Mais vous nous avez dit de fermer les yeux, car vous ne la chercheriez que si nous avions tous les yeux fermés.
Alors nous l'avons fait, et vous êtes allé de poche en poche, et quand vous avez fouillé ma poche, vous avez trouvé la montre et l'avez prise.
Vous avez continué à fouiller les poches de tout le monde, et quand vous avez eu fini, vous avez dit :
"Ouvrez les yeux. Nous avons la montre."
Vous ne m'avez rien dit et vous n'avez jamais mentionné l'épisode.
Vous n'avez jamais dit non plus qui avait volé la montre.
Ce jour-là, vous avez sauvé ma dignité pour toujours.
Ce fut le jour le plus honteux de ma vie.
Mais c'est aussi le jour où ma dignité a été sauvée de ne pas devenir un voleur, une mauvaise personne, etc.

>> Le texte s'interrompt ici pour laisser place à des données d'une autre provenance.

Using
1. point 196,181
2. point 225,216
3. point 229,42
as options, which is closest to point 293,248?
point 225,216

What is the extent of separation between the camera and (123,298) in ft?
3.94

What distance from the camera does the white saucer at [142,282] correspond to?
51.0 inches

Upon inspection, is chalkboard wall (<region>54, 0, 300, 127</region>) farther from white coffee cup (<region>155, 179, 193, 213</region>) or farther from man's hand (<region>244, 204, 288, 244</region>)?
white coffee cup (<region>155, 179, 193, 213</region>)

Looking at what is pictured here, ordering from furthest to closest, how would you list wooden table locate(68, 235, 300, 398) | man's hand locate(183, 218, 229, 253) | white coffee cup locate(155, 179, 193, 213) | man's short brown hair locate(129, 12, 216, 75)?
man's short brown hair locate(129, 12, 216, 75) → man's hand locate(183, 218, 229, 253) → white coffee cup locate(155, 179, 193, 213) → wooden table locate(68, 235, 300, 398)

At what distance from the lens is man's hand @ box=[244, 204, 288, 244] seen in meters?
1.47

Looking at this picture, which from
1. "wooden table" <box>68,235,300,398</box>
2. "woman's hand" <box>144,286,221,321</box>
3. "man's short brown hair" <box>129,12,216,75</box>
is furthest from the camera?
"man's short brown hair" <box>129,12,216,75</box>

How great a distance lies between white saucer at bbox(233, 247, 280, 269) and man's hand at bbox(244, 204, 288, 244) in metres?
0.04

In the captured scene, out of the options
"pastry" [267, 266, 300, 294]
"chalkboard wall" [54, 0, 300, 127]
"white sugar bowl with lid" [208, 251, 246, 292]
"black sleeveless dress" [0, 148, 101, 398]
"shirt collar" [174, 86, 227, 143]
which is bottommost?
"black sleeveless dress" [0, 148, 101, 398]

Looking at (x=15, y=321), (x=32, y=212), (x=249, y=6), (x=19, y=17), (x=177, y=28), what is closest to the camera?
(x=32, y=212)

Vous ne m'avez jamais rien dit, et même si vous ne m'avez pas grondé ni donné une leçon de morale, j'ai reçu le message clairement.
Et grâce à vous, j'ai compris ce qu'un vrai éducateur doit faire.
Vous souvenez-vous de cet épisode, professeur?
Et le professeur répond :
"Je me souviens de la situation, de la montre volée, que je cherchais chez tout le monde, mais je ne me souvenais pas de toi, car j'ai aussi fermé les yeux en cherchant."

C'est l'essence même de l'enseignement :
Si pour corriger, vous devez humilier, vous ne savez pas enseigner.